_The problem_: Can you recast every line of the rows below as a JSON list of strings, one string per line, with blank lines and the pictures left out?
**** Exercise material
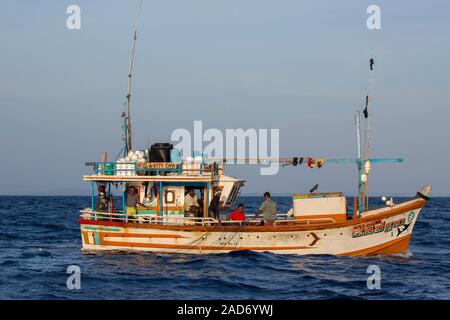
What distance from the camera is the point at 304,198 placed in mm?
25375

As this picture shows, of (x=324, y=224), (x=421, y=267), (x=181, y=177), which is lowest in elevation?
(x=421, y=267)

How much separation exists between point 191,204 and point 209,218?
1.73 m

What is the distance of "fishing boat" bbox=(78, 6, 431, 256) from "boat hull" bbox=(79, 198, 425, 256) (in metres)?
0.04

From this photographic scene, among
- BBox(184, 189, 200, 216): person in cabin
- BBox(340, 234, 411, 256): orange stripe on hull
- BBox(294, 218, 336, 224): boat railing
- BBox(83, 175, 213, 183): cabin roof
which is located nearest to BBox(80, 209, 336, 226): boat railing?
BBox(294, 218, 336, 224): boat railing

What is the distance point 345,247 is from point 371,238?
1.04 meters

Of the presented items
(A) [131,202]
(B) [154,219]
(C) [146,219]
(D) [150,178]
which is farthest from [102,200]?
(D) [150,178]

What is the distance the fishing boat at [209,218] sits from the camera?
24844 mm

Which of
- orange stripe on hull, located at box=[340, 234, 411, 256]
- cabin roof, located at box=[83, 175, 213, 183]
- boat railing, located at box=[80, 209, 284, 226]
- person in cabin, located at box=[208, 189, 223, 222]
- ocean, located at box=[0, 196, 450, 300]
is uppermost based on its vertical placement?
cabin roof, located at box=[83, 175, 213, 183]

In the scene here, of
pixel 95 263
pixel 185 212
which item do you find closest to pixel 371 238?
pixel 185 212

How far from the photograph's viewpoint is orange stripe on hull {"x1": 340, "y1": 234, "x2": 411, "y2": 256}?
25.1 meters

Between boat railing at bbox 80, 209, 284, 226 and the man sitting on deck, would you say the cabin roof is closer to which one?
the man sitting on deck

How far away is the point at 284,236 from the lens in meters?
24.8
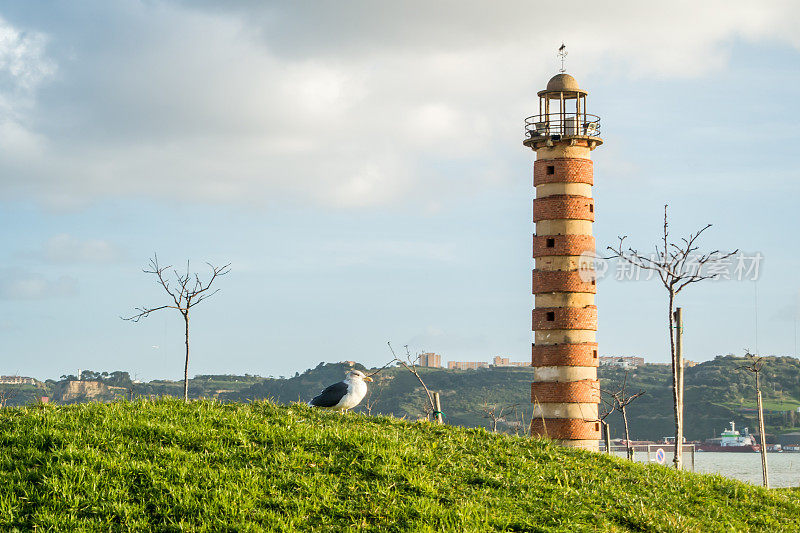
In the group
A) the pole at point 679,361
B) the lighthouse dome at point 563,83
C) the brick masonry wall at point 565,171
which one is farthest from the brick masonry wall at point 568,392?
the lighthouse dome at point 563,83

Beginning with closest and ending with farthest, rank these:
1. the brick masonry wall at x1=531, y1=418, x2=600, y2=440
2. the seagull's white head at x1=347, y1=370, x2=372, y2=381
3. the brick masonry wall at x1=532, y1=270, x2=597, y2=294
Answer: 1. the seagull's white head at x1=347, y1=370, x2=372, y2=381
2. the brick masonry wall at x1=531, y1=418, x2=600, y2=440
3. the brick masonry wall at x1=532, y1=270, x2=597, y2=294

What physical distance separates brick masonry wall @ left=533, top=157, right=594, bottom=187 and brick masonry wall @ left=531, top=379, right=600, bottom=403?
954cm

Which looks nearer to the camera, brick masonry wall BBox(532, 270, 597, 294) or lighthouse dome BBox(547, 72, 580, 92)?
brick masonry wall BBox(532, 270, 597, 294)

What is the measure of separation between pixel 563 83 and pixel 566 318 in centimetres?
1206

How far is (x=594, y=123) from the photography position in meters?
41.1

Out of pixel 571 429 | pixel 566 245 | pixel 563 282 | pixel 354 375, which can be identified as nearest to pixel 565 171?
********
_Answer_:
[
  "What distance from the camera is the point at 304,198 placed in mm?",
  "25375",
  "As this picture shows, of (x=324, y=224), (x=421, y=267), (x=181, y=177), which is lowest in elevation?",
  "(x=421, y=267)",
  "How much separation exists between point 191,204 and point 209,218?",
  "1.73 m",
  "What is the distance of \"fishing boat\" bbox=(78, 6, 431, 256) from \"boat hull\" bbox=(79, 198, 425, 256) (in metres)?",
  "0.04",
  "From this photographic scene, among",
  "- BBox(184, 189, 200, 216): person in cabin",
  "- BBox(340, 234, 411, 256): orange stripe on hull",
  "- BBox(294, 218, 336, 224): boat railing",
  "- BBox(83, 175, 213, 183): cabin roof",
  "which is located nearest to BBox(80, 209, 336, 226): boat railing?",
  "BBox(294, 218, 336, 224): boat railing",
  "What is the distance point 345,247 is from point 371,238?",
  "1.04 meters",
  "Of the presented items",
  "(A) [131,202]",
  "(B) [154,219]",
  "(C) [146,219]",
  "(D) [150,178]",
  "which is farthest from [102,200]?",
  "(D) [150,178]",
  "What is the distance the fishing boat at [209,218] sits from the camera?",
  "24844 mm",
  "Which of",
  "- orange stripe on hull, located at box=[340, 234, 411, 256]",
  "- cabin roof, located at box=[83, 175, 213, 183]",
  "- boat railing, located at box=[80, 209, 284, 226]",
  "- person in cabin, located at box=[208, 189, 223, 222]",
  "- ocean, located at box=[0, 196, 450, 300]",
  "is uppermost based on its vertical placement?",
  "cabin roof, located at box=[83, 175, 213, 183]",
  "In the scene here, of",
  "pixel 95 263",
  "pixel 185 212",
  "which item do you find closest to pixel 371 238?",
  "pixel 185 212",
  "How far from the photograph's viewpoint is orange stripe on hull {\"x1\": 340, \"y1\": 234, \"x2\": 411, \"y2\": 256}?",
  "25.1 meters",
  "Between boat railing at bbox 80, 209, 284, 226 and the man sitting on deck, would you say the cabin roof is closer to which one?",
  "the man sitting on deck",
  "How far away is the point at 284,236 from the lens in meters?",
  "24.8",
  "In the group",
  "A) the pole at point 679,361",
  "B) the lighthouse dome at point 563,83",
  "C) the brick masonry wall at point 565,171",
  "which one is farthest from the brick masonry wall at point 568,392?",
  "the lighthouse dome at point 563,83",
  "Beginning with closest and ending with farthest, rank these:",
  "1. the brick masonry wall at x1=531, y1=418, x2=600, y2=440",
  "2. the seagull's white head at x1=347, y1=370, x2=372, y2=381",
  "3. the brick masonry wall at x1=532, y1=270, x2=597, y2=294",
  "Answer: 1. the seagull's white head at x1=347, y1=370, x2=372, y2=381",
  "2. the brick masonry wall at x1=531, y1=418, x2=600, y2=440",
  "3. the brick masonry wall at x1=532, y1=270, x2=597, y2=294",
  "What physical distance separates brick masonry wall @ left=533, top=157, right=594, bottom=187 and brick masonry wall @ left=531, top=379, right=600, bottom=403?",
  "954cm",
  "Which looks nearer to the camera, brick masonry wall BBox(532, 270, 597, 294) or lighthouse dome BBox(547, 72, 580, 92)?",
  "brick masonry wall BBox(532, 270, 597, 294)",
  "What is the measure of separation between pixel 563 83 and pixel 566 318 in centimetres?",
  "1206",
  "How far is (x=594, y=123) from the photography position in meters?",
  "41.1",
  "Out of pixel 571 429 | pixel 566 245 | pixel 563 282 | pixel 354 375, which can be identified as nearest to pixel 565 171?"
]